**Page**
════════════════════

# New in MN



## KPeacock (Jan 29, 2013)

Welcome to Beesource! I used to live in Prior Lake, and worked for a while in **** Rapids. Where abouts is the grandparents farm? I suspect that grandpa will be a lot of help with the basics, but a lot of new pests and parasites have become popular over the last couple of decades. So, listen to what he has to say, but maybe double check here just to make sure you're getting current info.


----------



## mrrhode04 (Feb 25, 2014)

I live in **** Rapids and my Grandparents house is just outside of Elk River on little twin lake. Yeah I figure he wouldn't be up on any of the new things but have enough knowledge to get us going.


----------



## Jon B (Apr 24, 2013)

Welcome to Beesource. Good luck on your new adventure in beekeeping.


----------



## AmericasBeekeeper (Jan 24, 2010)

Welcome!


----------



## NowThen (Nov 26, 2008)

Welcome to BeeSource!

Your bees should do well on Little Twin. There are several beekeepers within a mile or two of that lake and the bees seem happy!


----------



## mrrhode04 (Feb 25, 2014)

Yeah there is a couple of family friends that keep bees around there, they seem to do good. The only problem that I have heard is they are having a hard time wintering their bees.


----------



## NowThen (Nov 26, 2008)

Yup. Overwintering is tough. You'll want to keep an eye out for bear as well. I have several yards just North of there that were wiped out by a sow and two cubs in 2012. I added a solar fencer this past summer and had no issues.


----------



## Teal (Jan 30, 2014)

Sounds awesome! Good luck and welcome!


----------

════════════════════

**Listed entries**
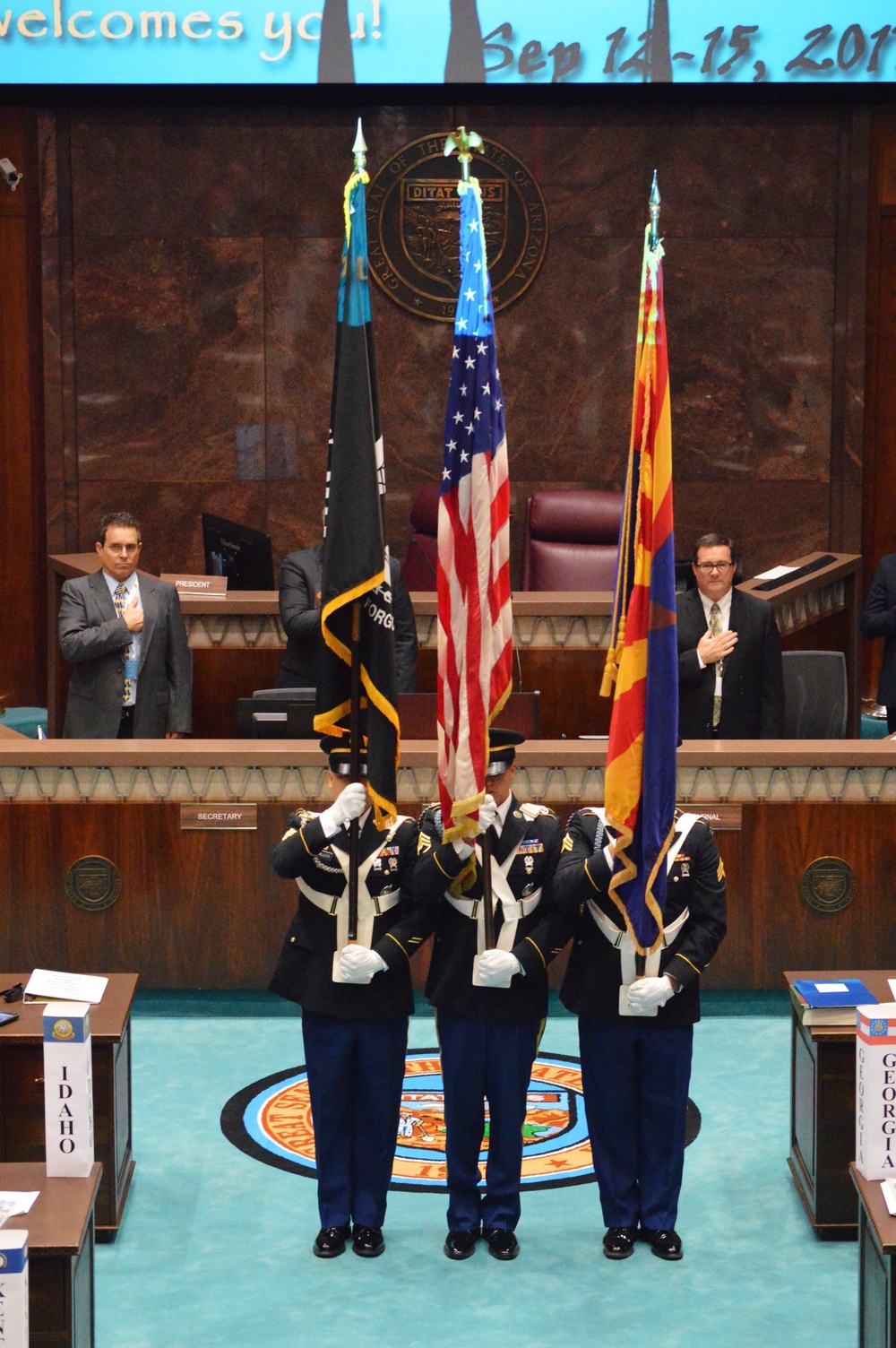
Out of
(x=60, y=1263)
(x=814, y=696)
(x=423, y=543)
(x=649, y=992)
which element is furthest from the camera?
(x=423, y=543)

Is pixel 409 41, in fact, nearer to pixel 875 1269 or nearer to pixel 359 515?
pixel 359 515

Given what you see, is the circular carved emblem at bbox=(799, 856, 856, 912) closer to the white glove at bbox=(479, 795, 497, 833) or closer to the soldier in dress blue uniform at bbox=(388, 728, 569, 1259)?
the soldier in dress blue uniform at bbox=(388, 728, 569, 1259)

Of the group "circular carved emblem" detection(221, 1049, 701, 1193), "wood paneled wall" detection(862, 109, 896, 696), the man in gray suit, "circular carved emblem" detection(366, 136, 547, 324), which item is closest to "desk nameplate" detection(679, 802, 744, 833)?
"circular carved emblem" detection(221, 1049, 701, 1193)

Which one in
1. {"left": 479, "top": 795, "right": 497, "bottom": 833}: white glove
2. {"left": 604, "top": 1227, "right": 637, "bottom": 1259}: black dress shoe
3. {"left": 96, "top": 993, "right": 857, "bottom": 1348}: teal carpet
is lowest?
{"left": 96, "top": 993, "right": 857, "bottom": 1348}: teal carpet

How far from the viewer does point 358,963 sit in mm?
4539

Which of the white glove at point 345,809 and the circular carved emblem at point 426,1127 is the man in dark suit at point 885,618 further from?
the white glove at point 345,809

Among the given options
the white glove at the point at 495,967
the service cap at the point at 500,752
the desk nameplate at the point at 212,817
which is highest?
the service cap at the point at 500,752

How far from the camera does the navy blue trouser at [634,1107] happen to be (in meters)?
4.63

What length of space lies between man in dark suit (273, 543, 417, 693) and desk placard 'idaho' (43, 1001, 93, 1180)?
12.3 feet

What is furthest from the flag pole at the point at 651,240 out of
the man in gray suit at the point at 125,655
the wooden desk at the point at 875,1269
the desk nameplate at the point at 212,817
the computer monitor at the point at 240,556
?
the computer monitor at the point at 240,556

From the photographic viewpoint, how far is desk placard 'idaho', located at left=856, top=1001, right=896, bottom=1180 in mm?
3855

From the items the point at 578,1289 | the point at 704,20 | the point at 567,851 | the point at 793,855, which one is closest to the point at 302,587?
the point at 793,855

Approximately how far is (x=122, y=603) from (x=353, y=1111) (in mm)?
3527

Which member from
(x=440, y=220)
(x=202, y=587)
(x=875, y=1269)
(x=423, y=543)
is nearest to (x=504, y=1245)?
(x=875, y=1269)
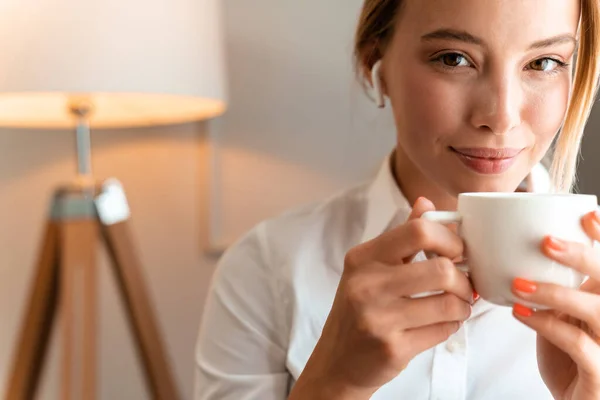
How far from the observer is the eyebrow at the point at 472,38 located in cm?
77

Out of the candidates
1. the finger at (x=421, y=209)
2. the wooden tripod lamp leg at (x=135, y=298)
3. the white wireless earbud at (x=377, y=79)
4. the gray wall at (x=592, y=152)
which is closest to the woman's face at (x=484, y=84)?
the white wireless earbud at (x=377, y=79)

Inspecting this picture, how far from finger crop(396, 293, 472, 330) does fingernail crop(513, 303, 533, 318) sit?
0.05 m

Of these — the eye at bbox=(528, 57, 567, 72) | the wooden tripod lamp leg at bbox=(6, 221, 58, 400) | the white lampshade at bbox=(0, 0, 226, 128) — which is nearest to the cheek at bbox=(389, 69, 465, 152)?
the eye at bbox=(528, 57, 567, 72)

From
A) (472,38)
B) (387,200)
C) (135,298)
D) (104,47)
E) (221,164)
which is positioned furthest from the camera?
(221,164)

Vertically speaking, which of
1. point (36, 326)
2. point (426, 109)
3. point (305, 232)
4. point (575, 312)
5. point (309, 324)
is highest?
point (426, 109)

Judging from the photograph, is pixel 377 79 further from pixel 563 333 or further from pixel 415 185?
pixel 563 333

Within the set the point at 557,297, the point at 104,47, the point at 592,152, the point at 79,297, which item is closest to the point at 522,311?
the point at 557,297

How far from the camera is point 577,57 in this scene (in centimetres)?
90

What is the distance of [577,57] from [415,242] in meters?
0.49

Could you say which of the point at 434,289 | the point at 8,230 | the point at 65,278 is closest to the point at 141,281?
the point at 65,278

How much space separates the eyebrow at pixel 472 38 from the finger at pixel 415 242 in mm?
298

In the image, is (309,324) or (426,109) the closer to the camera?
(426,109)

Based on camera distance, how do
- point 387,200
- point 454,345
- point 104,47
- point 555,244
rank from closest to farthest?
point 555,244 → point 454,345 → point 387,200 → point 104,47

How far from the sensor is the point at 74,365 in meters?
1.54
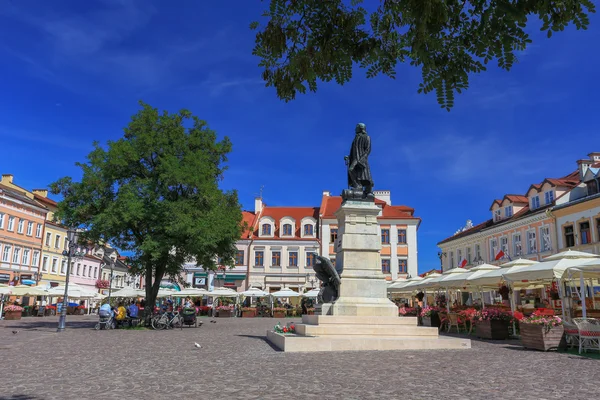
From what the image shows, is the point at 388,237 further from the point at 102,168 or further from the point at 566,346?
the point at 566,346

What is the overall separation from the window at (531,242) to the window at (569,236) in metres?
3.14

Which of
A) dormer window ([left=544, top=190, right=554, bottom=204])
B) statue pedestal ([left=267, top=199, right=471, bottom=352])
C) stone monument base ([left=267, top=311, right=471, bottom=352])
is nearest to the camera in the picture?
stone monument base ([left=267, top=311, right=471, bottom=352])

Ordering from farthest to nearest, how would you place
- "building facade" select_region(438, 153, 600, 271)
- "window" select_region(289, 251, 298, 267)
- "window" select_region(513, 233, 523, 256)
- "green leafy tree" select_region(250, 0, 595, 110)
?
1. "window" select_region(289, 251, 298, 267)
2. "window" select_region(513, 233, 523, 256)
3. "building facade" select_region(438, 153, 600, 271)
4. "green leafy tree" select_region(250, 0, 595, 110)

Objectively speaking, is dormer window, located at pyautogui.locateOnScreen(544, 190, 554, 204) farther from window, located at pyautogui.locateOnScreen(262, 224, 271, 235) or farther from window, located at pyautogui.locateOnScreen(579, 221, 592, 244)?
window, located at pyautogui.locateOnScreen(262, 224, 271, 235)

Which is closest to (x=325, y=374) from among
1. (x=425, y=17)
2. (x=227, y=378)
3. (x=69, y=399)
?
(x=227, y=378)

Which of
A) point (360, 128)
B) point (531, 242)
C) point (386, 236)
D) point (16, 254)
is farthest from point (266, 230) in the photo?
point (360, 128)

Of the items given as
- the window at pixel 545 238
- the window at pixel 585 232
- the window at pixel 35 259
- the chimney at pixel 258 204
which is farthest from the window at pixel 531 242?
the window at pixel 35 259

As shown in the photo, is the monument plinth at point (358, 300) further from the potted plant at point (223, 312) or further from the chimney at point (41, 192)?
the chimney at point (41, 192)

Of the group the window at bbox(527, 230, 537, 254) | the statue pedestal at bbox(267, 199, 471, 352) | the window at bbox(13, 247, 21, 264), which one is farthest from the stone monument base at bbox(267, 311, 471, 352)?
the window at bbox(13, 247, 21, 264)

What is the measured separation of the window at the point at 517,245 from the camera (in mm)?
35562

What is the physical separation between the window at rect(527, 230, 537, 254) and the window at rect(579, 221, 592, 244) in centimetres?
455

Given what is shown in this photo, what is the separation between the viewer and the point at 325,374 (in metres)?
7.82

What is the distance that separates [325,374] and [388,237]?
141ft

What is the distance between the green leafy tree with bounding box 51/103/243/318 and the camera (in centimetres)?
2061
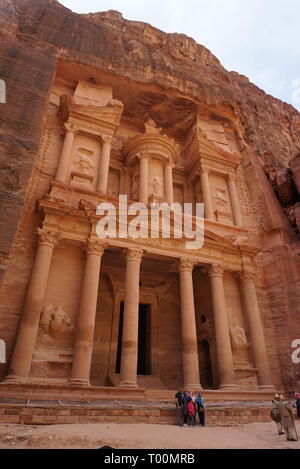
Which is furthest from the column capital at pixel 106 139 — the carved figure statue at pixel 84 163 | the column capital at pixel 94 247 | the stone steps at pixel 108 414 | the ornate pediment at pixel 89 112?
the stone steps at pixel 108 414

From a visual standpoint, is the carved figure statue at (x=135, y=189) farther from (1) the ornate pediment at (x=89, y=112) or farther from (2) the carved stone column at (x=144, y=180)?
(1) the ornate pediment at (x=89, y=112)

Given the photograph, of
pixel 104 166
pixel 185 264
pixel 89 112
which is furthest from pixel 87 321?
pixel 89 112

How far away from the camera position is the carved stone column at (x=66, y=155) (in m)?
15.9

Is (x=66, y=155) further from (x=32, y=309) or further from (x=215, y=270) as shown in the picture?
(x=215, y=270)

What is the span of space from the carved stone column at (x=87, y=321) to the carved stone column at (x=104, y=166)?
407 centimetres

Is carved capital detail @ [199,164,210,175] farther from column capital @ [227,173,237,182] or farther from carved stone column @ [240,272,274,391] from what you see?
carved stone column @ [240,272,274,391]

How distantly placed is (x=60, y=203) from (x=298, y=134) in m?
33.2

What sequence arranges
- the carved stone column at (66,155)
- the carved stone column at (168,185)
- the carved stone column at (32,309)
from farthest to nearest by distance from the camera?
the carved stone column at (168,185) < the carved stone column at (66,155) < the carved stone column at (32,309)

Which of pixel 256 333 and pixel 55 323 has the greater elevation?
pixel 256 333

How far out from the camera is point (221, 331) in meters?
14.1

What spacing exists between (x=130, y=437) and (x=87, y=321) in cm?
613

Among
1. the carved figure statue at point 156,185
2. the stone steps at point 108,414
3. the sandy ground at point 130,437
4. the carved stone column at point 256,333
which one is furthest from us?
the carved figure statue at point 156,185

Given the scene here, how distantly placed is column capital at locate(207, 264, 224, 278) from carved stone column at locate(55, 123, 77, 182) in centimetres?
899

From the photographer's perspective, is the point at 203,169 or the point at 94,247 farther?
the point at 203,169
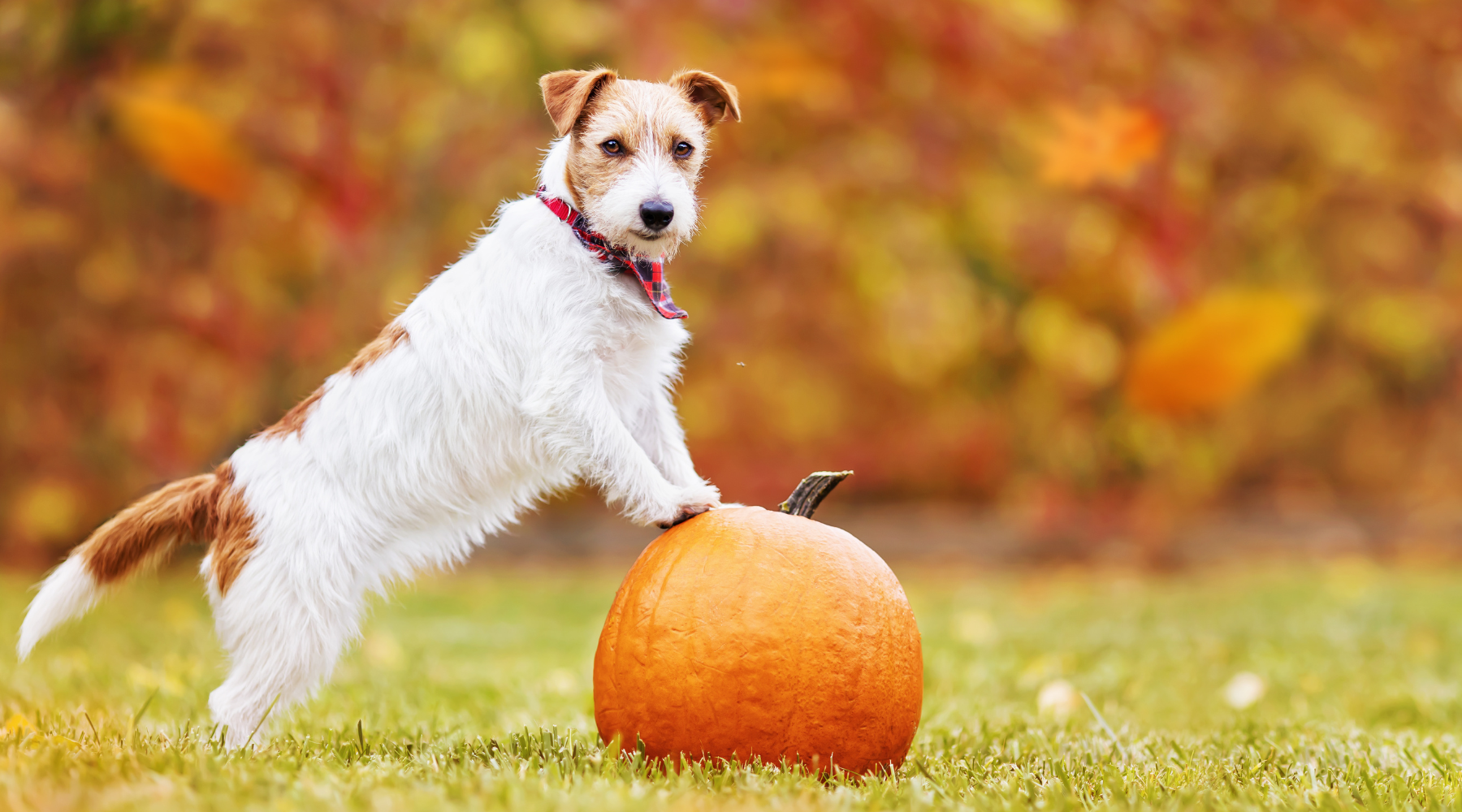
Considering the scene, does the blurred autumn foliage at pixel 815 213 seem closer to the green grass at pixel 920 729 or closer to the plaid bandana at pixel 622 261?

════════════════════

**Requirement 1**
From the Minnesota beekeeping thread, transcribe the passage that begins at the words "Welcome to Beesource! I" and stops after the words "get us going.".
**Requirement 2**
In the Minnesota beekeeping thread, what did NowThen add this past summer to protect the bee yards?

**Full solution 1**
Welcome to Beesource! I used to live in Prior Lake, and worked for a while in **** Rapids. Where abouts is the grandparents farm? I suspect that grandpa will be a lot of help with the basics, but a lot of new pests and parasites have become popular over the last couple of decades. So, listen to what he has to say, but maybe double check here just to make sure you're getting current info.


----------



## mrrhode04 (Feb 25, 2014)

I live in **** Rapids and my Grandparents house is just outside of Elk River on little twin lake. Yeah I figure he wouldn't be up on any of the new things but have enough knowledge to get us going.

**Full solution 2**
A solar fencer.